Gov. Gary Herbert and his chief of staff, Justin Harding, walk through the rotunda to a COVID-19 briefing at the Capitol in Salt Lake City on Thursday, July 30, 2020. | Laura Seitz, Deseret News

“We ought not to be letting our guard down,” Herbert said. “If we say we don’t care or ‘nobody’s going to make me wear a mask,’ we’ll have a longer time before we can get on top of the coronavirus.”

Dunn said the recent decrease in cases might be short-lived, as fewer people have been tested in recent days. She anticipates Utahns having to make what she called “lifestyle changes” for “at least another year,” until a vaccine is available.

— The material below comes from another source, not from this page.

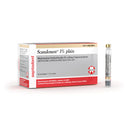 SEPTODONT SCANDONEST ANESTHETIC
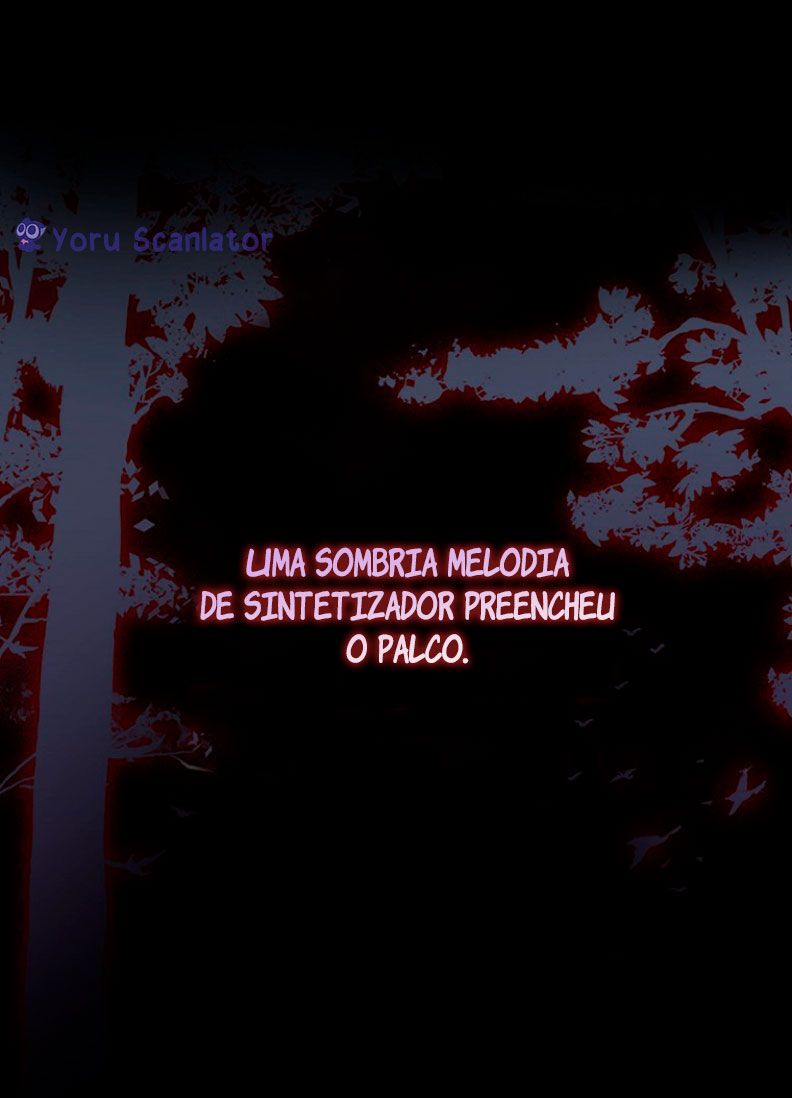 Cap 13 página 46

“It behooves us all to do our part to make that trend continue,” Herbert said. “Whatever plan we have in place will only be as effective as we are in doing our part.”

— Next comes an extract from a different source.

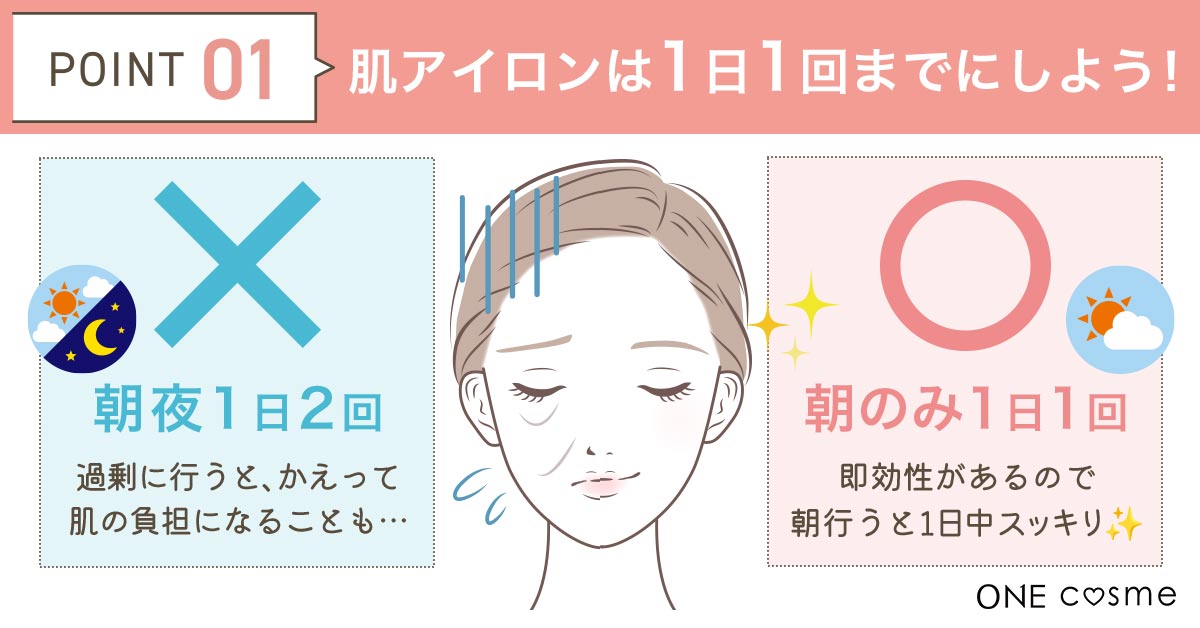 美顔器 ems 通販 ほうれい線アイロン シルクフェイサー フェイシャル フェイスマッサージ OM-FM04 顔 マッサージ器 温熱 首 ネックケア女性 温感 RF 美容家電 ラジオ波 表情筋 アダプター フェイスケア 母の日 贈り物 -BACKYARD FAMILY -プレゼント＆ギフトのギフト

In a separate briefing, Dr. Eddie Stenehjem, an infectious disease specialist at Intermountain Healthcare, said reducing the case count is important, especially as schools reopen. He said large gatherings of unmasked people happening around the state are “disappointing” and “irresponsible.”

Caregivers, too, Stenehjem said, are tired.

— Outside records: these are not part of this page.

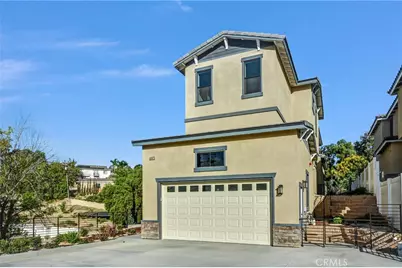 693 Castlehill Drive, Walnut, CA 91789 - Photo 4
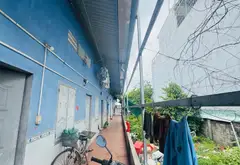 Bán nhà riêng 10 phòng trọ khép kín, diện tích lớn tại Đông Hòa... Bán nhà riêng tại Đông Hòa, Hồ Chí Minh 08
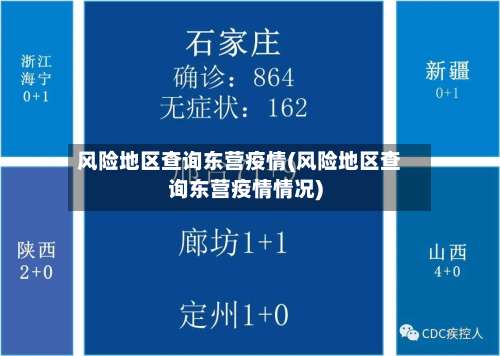 风险地区查询东营疫情(风险地区查询东营疫情情况)-第2张图片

“They’re burnt out, they’re exhausted ... and we’re just starting on this,” he said, adding that more and more younger people are ending up in hospitals and on ventilators, battling this little-known disease that is resulting in prolonged symptoms in some people.

“It’s very different from influenza,” Stenehjem said, pleading with people to help slow the spread.

Details on those who most recently died with COVID-19 are:

• A Davis County man between 65-84, hospitalized at time of death

• A Davis County man older than 85, not hospitalized but was under hospice care

• A Juab County woman between 65-84, long-term care facility resident

• A Salt Lake County man between 45-64, long-term care facility resident

• A Salt Lake County man older than 85, long-term care facility resident

• A Salt Lake County woman between 45-64, hospitalized at time of death

• A Salt Lake County man between 65-84, long-term care facility resident

• A Salt Lake County woman older than 85, long-term care facility resident

• A Utah County man older than 85, hospitalized at time of death

The state estimates about 27,261 people have recovered from COVID-19, though, Dunn said it is difficult to know when symptoms actually cease, as cases vary in severity.

For more information, or to read the state’s COVID-19 School Manual, visit

The latest breakdown of Utah cases, hospitalizations and deaths by health district:

  • Salt Lake County, 18,817; 1,224 hospitalized; 171 deaths.
  • Utah County, 7,584; 354 hospitalized; 33 deaths.
  • Davis County, 2,859; 160 hospitalized; 13 deaths.
  • Southwest Utah, 2,855; 159 hospitalized; 24 deaths.
  • Weber-Morgan, 2,508; 159 hospitalized; 25 deaths.
  • Bear River (Box Elder, Cache, Rich), 2,141; 88 hospitalized; 5 deaths.
  • Summit County, 683; 52 hospitalized; 1 death.
  • San Juan County, 606; 76 hospitalized; 22 deaths.
  • Tooele County, 524; 26 hospitalized; 0 deaths.
  • Wasatch County, 523; 20 hospitalized; 4 deaths.
  • Central Utah, 363; 20 hospitalized; 2 deaths.
  • TriCounty (Uinta Basin), 151; 8 hospitalized; 0 deaths.
  • Southeast Utah, 82; 5 hospitalized; 0 deaths.